Exercise:
Copy out each of the rows below word for word, keeping the line breaks as they are.

Rows of scene-based questions
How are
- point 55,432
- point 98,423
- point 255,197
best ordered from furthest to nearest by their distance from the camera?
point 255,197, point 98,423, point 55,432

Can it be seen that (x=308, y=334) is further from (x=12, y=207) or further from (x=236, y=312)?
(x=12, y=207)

Reply to the task:
How are
- point 55,432
- point 98,423
- point 255,197
best ordered from furthest to nearest by their distance from the camera?
point 255,197, point 98,423, point 55,432

Can it be seen that (x=308, y=334) is further from (x=12, y=207) or further from (x=236, y=312)?
(x=12, y=207)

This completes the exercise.